Excerpt to read
===
The harbor draws huge numbers of boaters to the waterfront. And tourists, too, as well as stand-up paddleboarders, fishermen, bicyclists, walkers, picnickers—Dana Point Harbor is public property, with commercial business and booming recreation.
In 2001 and 2005 the private marina leases on the property expired and ownership of the facilities reverted to the County of Orange. The county entered into a management/operations agreements with the management firms, Dana Point Marina Company, Dana West Marina and Vintage Marina Partners to run the facilities.
The Army Corps of Engineers and the County of Orange created the original harbor infrastructure, and private leaseholders developed two marina basins separately. Dana Point Marina, including 29 docks with 1,400 slips, opened in 1971; Dana West Marina, with 980 slips, opened in 1975; and Embarcadero Marina with dry storage for more than 500 vessels opened in 1970.
The OC Dana Point Harbor (Department) acts as the umbrella company, overseeing the management of its different waterfront facilities. “I’ve worked as an operator for private and municipal facilities. This operation is a hybrid of the two,” Director of OC Dana Point Harbor (OC DPH) Brad Gross said. Each management company runs its facility on its own budgets, approved and provided by the County. The operators retain a management fee based on a percentage of the revenues, and remaining revenues after expenses go to a special fund, for use exclusively in the harbor.
“[The management firms] employees work for their business directly. We [OC DPH] have overriding authority, but we stay out of daily operations, unless there’s a problem,” Gross said. OC DPH meets with its general managers every other week.
The docks belong to the county, open to anyone who wants to enjoy the water view, but the marinas’ boaters do generate a significant income for the harbor.
Dana Point Harbor services a mix of power and sailboat customers, about 50/50. The majority of its customers are long-term slip renters, including only about 40 liveaboards between the two basins.
The marinas service boats from 20 to 85 feet, with a waiting list for slips more than 30 feet. Of the harbor’s 2,500 slips, 1,700 are 30 feet or less. “It’s a small boat harbor,” Gross said. “It’s what our niche is.” Most of the basin is around 10 feet deep, some of it is eight—where it will stay. The hard bottom can’t be dredged, Gross said.
Dana Point Harbor’s niche is also middle of the road recreation, not a high glossy, luxury-based brand. “We’re a Cadillac, we’re not a Porsche,” Gross said. “Good, high quality, American made.”
It isn’t a facility where boaters simply store their luxury yachts before long cruises. In part, spending time at the harbor is what they enjoy about boating. “The boaters are very involved with each other,” Gross said. “It’s a friendly harbor. We hear that all the time.”
With a number of different management teams running their own shows at the waterfront, the county’s “umbrella” administration helps ensure customer messages are consistent and everyone has reliable information.
The county has amassed an extensive email list, and it advises boaters on many issues, pertinent to boating and pertinent to boating in Dana Point Harbor. Of the 3,200 emails on the harbor list, the marinas have a list of around 2,800 boaters, which the marina operators diligently gathered over time. In 2000, Gross said the harbor wasn’t very savvy with email, but by 2007, it began email blasts to boaters.
===
Extracted data entries:
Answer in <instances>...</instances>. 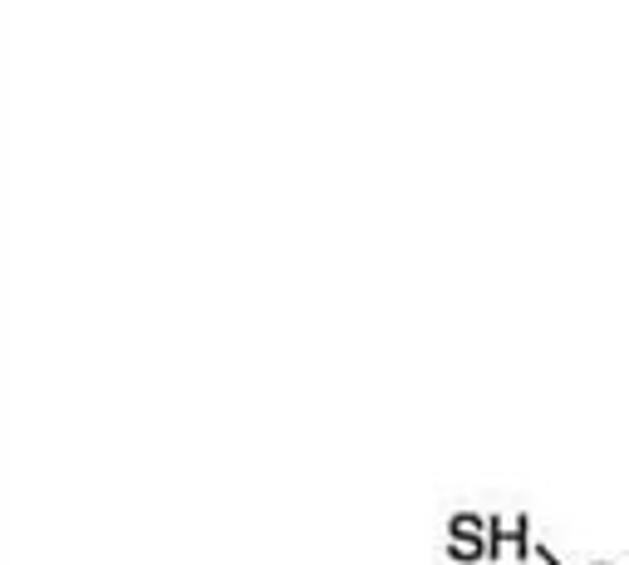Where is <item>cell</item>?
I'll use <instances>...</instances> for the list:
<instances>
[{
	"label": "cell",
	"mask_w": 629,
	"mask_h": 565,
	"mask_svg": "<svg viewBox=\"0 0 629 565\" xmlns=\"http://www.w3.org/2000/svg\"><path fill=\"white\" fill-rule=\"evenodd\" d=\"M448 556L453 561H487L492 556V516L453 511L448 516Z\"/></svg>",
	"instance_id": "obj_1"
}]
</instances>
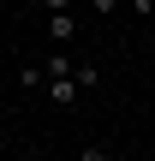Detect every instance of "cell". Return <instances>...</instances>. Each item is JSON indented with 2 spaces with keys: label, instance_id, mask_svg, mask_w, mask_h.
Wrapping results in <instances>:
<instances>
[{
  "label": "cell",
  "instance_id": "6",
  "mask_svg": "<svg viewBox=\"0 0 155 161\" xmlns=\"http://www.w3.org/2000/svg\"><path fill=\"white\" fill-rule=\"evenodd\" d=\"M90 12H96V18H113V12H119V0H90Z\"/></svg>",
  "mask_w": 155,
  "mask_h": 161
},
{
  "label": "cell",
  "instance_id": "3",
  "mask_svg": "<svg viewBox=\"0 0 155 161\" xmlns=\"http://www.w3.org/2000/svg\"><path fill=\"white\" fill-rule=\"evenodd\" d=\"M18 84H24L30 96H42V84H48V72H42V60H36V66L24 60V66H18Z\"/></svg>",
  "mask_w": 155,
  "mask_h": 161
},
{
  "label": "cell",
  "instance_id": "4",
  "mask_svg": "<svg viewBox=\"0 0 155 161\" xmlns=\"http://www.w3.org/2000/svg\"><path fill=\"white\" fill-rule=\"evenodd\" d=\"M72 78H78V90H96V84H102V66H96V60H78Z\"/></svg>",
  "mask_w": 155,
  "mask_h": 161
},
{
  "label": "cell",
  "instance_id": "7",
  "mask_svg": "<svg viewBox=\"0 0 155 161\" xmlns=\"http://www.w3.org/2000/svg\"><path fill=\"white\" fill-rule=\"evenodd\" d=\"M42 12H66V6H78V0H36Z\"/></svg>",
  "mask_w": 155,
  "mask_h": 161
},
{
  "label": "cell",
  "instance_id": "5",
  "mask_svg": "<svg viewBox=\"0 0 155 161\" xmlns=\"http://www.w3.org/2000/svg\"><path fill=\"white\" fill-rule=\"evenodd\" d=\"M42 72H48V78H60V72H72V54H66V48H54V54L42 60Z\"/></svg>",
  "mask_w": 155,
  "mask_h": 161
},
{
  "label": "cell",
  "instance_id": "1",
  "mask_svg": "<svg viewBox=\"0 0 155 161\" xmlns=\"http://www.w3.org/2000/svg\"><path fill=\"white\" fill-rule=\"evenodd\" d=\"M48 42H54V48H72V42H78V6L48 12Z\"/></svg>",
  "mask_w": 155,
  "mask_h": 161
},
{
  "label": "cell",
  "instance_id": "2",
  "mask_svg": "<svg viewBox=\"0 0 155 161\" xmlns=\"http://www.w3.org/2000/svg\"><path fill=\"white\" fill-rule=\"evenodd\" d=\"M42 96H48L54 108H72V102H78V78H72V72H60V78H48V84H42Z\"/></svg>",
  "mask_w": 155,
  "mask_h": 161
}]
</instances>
===
Written instruction 1
In what year did Dana West Marina open, according to the harbor article?
Written instruction 2
Please rewrite the harbor article from "With a number" up to and including "blasts to boaters.", using "customers" in place of "boaters".

Correct response 1
1975

Correct response 2
With a number of different management teams running their own shows at the waterfront, the county’s “umbrella” administration helps ensure customer messages are consistent and everyone has reliable information.
The county has amassed an extensive email list, and it advises customers on many issues, pertinent to boating and pertinent to boating in Dana Point Harbor. Of the 3,200 emails on the harbor list, the marinas have a list of around 2,800 customers, which the marina operators diligently gathered over time. In 2000, Gross said the harbor wasn’t very savvy with email, but by 2007, it began email blasts to customers.